Task requirements =>
Can you reproduce every one of the records below word for word, with nothing changed or left out?

** START OF Dataset **

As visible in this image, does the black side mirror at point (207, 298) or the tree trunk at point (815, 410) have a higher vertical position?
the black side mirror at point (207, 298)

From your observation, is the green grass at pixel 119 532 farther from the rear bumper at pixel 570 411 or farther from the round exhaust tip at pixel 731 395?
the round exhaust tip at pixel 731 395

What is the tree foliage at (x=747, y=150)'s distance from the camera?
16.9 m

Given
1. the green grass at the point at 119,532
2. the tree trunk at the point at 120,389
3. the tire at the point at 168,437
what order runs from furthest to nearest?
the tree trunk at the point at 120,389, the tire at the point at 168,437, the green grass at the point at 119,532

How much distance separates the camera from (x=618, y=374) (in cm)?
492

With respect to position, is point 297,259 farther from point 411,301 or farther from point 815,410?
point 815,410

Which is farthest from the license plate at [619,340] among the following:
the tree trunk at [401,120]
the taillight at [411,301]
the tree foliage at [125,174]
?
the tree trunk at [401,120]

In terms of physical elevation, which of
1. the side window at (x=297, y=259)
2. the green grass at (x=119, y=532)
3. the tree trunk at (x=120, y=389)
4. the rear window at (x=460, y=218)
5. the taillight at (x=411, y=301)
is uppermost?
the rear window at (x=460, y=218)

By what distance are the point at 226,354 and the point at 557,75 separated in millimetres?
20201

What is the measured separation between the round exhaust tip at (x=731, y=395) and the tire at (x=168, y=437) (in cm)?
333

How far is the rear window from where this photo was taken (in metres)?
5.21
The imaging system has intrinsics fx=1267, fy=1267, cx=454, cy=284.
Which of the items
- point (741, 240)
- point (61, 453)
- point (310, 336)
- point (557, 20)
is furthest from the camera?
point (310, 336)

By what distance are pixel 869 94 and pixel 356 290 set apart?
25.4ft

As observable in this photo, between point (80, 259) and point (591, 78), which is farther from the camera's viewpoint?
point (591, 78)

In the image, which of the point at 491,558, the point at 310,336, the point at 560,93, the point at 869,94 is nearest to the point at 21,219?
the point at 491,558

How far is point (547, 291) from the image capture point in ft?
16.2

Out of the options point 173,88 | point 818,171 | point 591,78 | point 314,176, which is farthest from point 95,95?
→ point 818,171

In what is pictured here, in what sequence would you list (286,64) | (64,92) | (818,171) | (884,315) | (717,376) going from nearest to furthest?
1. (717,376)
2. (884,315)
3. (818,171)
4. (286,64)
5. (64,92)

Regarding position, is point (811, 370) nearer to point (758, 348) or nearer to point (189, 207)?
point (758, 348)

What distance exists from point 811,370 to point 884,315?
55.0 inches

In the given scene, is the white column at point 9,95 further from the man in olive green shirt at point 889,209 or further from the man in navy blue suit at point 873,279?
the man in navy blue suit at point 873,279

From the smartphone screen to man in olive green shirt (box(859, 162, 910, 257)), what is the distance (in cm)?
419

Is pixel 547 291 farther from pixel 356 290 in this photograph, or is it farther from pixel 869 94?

** END OF Dataset **

Solution for this problem =>
As visible in this image, does the black side mirror at point (207, 298) or the tree trunk at point (815, 410) have a higher vertical position?
the black side mirror at point (207, 298)

From your observation, is the green grass at pixel 119 532 farther from the rear bumper at pixel 570 411 or farther from the round exhaust tip at pixel 731 395?
the round exhaust tip at pixel 731 395

What is the tree foliage at (x=747, y=150)'s distance from the camera?
16.9 m

Given
1. the green grass at the point at 119,532
2. the tree trunk at the point at 120,389
3. the tire at the point at 168,437
what order runs from furthest to nearest?
the tree trunk at the point at 120,389, the tire at the point at 168,437, the green grass at the point at 119,532

How much distance separates the camera from (x=618, y=374) (in cm)?
492

With respect to position, is point 297,259 farther from point 411,301 or farther from point 815,410?
point 815,410

Which is farthest from the license plate at [619,340] among the following:
the tree trunk at [401,120]
the taillight at [411,301]
the tree foliage at [125,174]
?
the tree trunk at [401,120]

In terms of physical elevation, which of
1. the side window at (x=297, y=259)
2. the green grass at (x=119, y=532)
3. the tree trunk at (x=120, y=389)
4. the rear window at (x=460, y=218)
5. the taillight at (x=411, y=301)
is uppermost?
the rear window at (x=460, y=218)

By what distance are the point at 226,354 and the point at 557,75 separated in millimetres?
20201

What is the measured separation between the round exhaust tip at (x=731, y=395) and the tire at (x=168, y=437) (in cm)?
333

How far is the rear window from where this photo was taken (in metres)?
5.21
The imaging system has intrinsics fx=1267, fy=1267, cx=454, cy=284.
Which of the items
- point (741, 240)
- point (61, 453)
- point (310, 336)
- point (557, 20)
is furthest from the camera?
point (310, 336)

By what distance are pixel 869 94 and pixel 356 290 set apart?
25.4ft

As observable in this photo, between point (80, 259) and point (591, 78), which is farther from the camera's viewpoint?
point (591, 78)

In the image, which of the point at 491,558, the point at 310,336, the point at 560,93, the point at 869,94 is nearest to the point at 21,219?
the point at 491,558

How far is point (547, 291) from the image capture point in ft?
16.2

Out of the options point 173,88 | point 818,171 | point 591,78 | point 314,176, which is farthest from point 95,95?
→ point 818,171

In what is pictured here, in what sequence would you list (286,64) | (64,92) | (818,171) | (884,315) | (717,376) going from nearest to furthest?
1. (717,376)
2. (884,315)
3. (818,171)
4. (286,64)
5. (64,92)

Regarding position, is point (811, 370) nearer to point (758, 348) or nearer to point (189, 207)?
point (758, 348)

What distance exists from point 811,370 to point 884,315?
55.0 inches

In the given scene, is the white column at point 9,95 further from the man in olive green shirt at point 889,209 or further from the man in navy blue suit at point 873,279?
the man in navy blue suit at point 873,279

From the smartphone screen to man in olive green shirt (box(859, 162, 910, 257)), what is the distance (in cm)?
419

Is pixel 547 291 farther from pixel 356 290 in this photograph, or is it farther from pixel 869 94?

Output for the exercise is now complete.